---------- Raw data
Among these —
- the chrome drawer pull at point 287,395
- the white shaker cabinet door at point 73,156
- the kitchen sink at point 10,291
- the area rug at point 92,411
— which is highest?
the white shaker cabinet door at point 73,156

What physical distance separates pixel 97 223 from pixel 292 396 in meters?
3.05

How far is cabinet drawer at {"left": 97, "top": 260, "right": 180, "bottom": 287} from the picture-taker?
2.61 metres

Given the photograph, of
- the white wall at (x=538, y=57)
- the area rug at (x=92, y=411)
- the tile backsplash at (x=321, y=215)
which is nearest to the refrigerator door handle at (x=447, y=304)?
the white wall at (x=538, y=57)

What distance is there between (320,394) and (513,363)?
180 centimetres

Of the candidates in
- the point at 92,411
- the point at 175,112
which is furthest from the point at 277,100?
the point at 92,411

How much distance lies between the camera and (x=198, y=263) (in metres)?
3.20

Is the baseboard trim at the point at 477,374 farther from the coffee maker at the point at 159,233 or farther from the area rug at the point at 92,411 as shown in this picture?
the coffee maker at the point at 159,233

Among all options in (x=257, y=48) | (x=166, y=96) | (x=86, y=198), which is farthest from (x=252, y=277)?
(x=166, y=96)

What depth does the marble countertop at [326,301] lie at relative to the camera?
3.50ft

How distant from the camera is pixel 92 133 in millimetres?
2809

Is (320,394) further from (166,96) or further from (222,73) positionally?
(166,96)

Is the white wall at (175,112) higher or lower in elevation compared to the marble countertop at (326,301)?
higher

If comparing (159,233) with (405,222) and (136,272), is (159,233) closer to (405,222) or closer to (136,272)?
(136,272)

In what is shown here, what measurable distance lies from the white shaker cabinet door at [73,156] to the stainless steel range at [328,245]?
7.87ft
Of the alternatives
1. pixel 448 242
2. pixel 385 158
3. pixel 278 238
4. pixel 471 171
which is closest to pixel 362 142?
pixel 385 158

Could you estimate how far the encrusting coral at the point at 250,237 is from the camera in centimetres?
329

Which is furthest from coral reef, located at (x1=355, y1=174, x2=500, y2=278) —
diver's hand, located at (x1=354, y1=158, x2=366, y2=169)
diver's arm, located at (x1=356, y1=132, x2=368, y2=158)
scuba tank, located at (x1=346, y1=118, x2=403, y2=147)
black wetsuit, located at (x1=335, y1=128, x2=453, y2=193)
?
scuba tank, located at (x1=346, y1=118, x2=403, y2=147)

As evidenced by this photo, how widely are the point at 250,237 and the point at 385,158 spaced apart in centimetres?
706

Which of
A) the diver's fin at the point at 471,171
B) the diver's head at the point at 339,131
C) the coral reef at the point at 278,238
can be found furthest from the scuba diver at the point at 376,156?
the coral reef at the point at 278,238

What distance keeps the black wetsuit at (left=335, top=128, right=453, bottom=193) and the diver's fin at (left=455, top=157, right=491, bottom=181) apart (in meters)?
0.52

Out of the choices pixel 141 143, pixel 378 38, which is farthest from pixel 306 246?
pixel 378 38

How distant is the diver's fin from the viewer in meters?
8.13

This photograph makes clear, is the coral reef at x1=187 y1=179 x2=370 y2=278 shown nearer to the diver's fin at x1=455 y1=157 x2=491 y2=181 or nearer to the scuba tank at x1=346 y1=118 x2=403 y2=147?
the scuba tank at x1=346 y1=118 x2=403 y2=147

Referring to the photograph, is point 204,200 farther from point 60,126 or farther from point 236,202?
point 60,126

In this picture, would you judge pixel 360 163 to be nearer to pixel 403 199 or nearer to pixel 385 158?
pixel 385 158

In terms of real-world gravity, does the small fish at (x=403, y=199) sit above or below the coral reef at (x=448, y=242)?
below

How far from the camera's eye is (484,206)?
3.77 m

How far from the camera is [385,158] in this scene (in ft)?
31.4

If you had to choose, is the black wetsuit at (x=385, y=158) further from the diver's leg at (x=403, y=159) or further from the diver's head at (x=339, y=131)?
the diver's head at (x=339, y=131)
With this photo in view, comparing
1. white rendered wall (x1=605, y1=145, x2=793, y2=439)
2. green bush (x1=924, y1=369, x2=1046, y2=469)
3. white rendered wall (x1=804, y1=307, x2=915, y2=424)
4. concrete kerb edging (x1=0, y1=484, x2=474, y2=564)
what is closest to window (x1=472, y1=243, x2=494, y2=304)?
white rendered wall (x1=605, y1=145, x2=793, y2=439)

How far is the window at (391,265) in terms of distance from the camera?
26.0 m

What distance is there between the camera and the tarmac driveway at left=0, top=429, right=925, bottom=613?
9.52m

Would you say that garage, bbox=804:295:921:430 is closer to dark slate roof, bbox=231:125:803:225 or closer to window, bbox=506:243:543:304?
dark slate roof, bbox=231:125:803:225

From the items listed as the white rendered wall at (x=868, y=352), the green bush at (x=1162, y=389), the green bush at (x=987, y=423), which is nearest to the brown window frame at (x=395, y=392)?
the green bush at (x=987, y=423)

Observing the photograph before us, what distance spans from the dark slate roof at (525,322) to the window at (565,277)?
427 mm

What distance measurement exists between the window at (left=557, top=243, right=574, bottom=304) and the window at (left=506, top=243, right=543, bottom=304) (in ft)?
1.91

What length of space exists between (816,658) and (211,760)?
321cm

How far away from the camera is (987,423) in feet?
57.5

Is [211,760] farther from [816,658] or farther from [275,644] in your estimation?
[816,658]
--------------------
▶ [Prompt]: Copy out every one of the entries above, word for word, with nothing changed.

▶ [Response to the task]:
Among these —
- the chrome drawer pull at point 287,395
- the white shaker cabinet door at point 73,156
- the kitchen sink at point 10,291
- the area rug at point 92,411
— which is highest?
the white shaker cabinet door at point 73,156

What physical distance separates pixel 97 223 from pixel 292 396 in meters?
3.05

How far is cabinet drawer at {"left": 97, "top": 260, "right": 180, "bottom": 287} from the picture-taker?
2.61 metres

Given the photograph, of
- the white wall at (x=538, y=57)
- the area rug at (x=92, y=411)
- the tile backsplash at (x=321, y=215)
which is nearest to the refrigerator door handle at (x=447, y=304)?
the white wall at (x=538, y=57)

What distance is there between (320,394) and (513,363)?
180 centimetres

Of the candidates in
- the point at 92,411
- the point at 175,112
which is furthest from the point at 277,100?
the point at 92,411

How much distance lies between the camera and (x=198, y=263) (in metres)?
3.20

Is the baseboard trim at the point at 477,374 farther from the coffee maker at the point at 159,233 or farther from the area rug at the point at 92,411 as shown in this picture?
the coffee maker at the point at 159,233

Among all options in (x=257, y=48) | (x=166, y=96) | (x=86, y=198), which is farthest from (x=252, y=277)?
(x=166, y=96)

What depth does the marble countertop at [326,301] lie at relative to the camera?
3.50ft

How distant from the camera is pixel 92 133 in millimetres?
2809

Is (320,394) further from (166,96) or further from (222,73) positionally?
(166,96)

Is the white wall at (175,112) higher or lower in elevation compared to the marble countertop at (326,301)?
higher

If comparing (159,233) with (405,222) and (136,272), is (159,233) closer to (405,222) or closer to (136,272)?
(136,272)

In what is shown here, what measurable distance lies from the white shaker cabinet door at [73,156] to the stainless steel range at [328,245]?
7.87ft
Of the alternatives
1. pixel 448 242
2. pixel 385 158
3. pixel 278 238
4. pixel 471 171
which is closest to pixel 362 142?
pixel 385 158

Could you estimate how far the encrusting coral at the point at 250,237 is from the camera in centimetres?
329

Which is furthest from coral reef, located at (x1=355, y1=174, x2=500, y2=278) —
diver's hand, located at (x1=354, y1=158, x2=366, y2=169)
diver's arm, located at (x1=356, y1=132, x2=368, y2=158)
scuba tank, located at (x1=346, y1=118, x2=403, y2=147)
black wetsuit, located at (x1=335, y1=128, x2=453, y2=193)
?
scuba tank, located at (x1=346, y1=118, x2=403, y2=147)

As evidenced by this photo, how widely are the point at 250,237 and the point at 385,158 spaced apart in centimetres?
706

Which of
A) the diver's fin at the point at 471,171
B) the diver's head at the point at 339,131
C) the coral reef at the point at 278,238
can be found furthest from the scuba diver at the point at 376,156?
the coral reef at the point at 278,238

What distance keeps the black wetsuit at (left=335, top=128, right=453, bottom=193) and the diver's fin at (left=455, top=157, right=491, bottom=181) apart (in meters)?
0.52

Out of the choices pixel 141 143, pixel 378 38, which is farthest from pixel 306 246?
pixel 378 38

How distant is the diver's fin from the viewer in meters?
8.13

This photograph makes clear, is the coral reef at x1=187 y1=179 x2=370 y2=278 shown nearer to the diver's fin at x1=455 y1=157 x2=491 y2=181 or nearer to the scuba tank at x1=346 y1=118 x2=403 y2=147?
the scuba tank at x1=346 y1=118 x2=403 y2=147

Referring to the photograph, is point 204,200 farther from point 60,126 or farther from point 236,202?
point 60,126

In this picture, would you judge pixel 360 163 to be nearer to pixel 403 199 or nearer to pixel 385 158?
pixel 385 158

In terms of real-world gravity, does the small fish at (x=403, y=199) sit above or below the coral reef at (x=448, y=242)?
below

How far from the camera's eye is (484,206)?
3.77 m

How far from the camera is [385,158] in this scene (in ft)?
31.4

If you had to choose, is the black wetsuit at (x=385, y=158) further from the diver's leg at (x=403, y=159) or further from the diver's head at (x=339, y=131)?
the diver's head at (x=339, y=131)
With this photo in view, comparing
1. white rendered wall (x1=605, y1=145, x2=793, y2=439)
2. green bush (x1=924, y1=369, x2=1046, y2=469)
3. white rendered wall (x1=804, y1=307, x2=915, y2=424)
4. concrete kerb edging (x1=0, y1=484, x2=474, y2=564)
what is closest to window (x1=472, y1=243, x2=494, y2=304)?
white rendered wall (x1=605, y1=145, x2=793, y2=439)

How far is the window at (391,265) in terms of distance from the camera?
26.0 m

What distance is there between the camera and the tarmac driveway at left=0, top=429, right=925, bottom=613?
9.52m

Would you say that garage, bbox=804:295:921:430 is closer to dark slate roof, bbox=231:125:803:225 or closer to window, bbox=506:243:543:304?
dark slate roof, bbox=231:125:803:225

From the items listed as the white rendered wall at (x=868, y=352), the green bush at (x=1162, y=389), the green bush at (x=987, y=423), which is nearest to the brown window frame at (x=395, y=392)?
the green bush at (x=987, y=423)

Observing the photograph before us, what distance spans from the dark slate roof at (525,322) to the window at (565,277)?
427 mm

What distance measurement exists between the window at (left=557, top=243, right=574, bottom=304) and the window at (left=506, top=243, right=543, bottom=304) (in ft)?
1.91

What length of space exists between (816,658) and (211,760)?
321cm

How far away from the camera is (987,423) in feet?
57.5

Is [211,760] farther from [816,658] or farther from [275,644] in your estimation?
[816,658]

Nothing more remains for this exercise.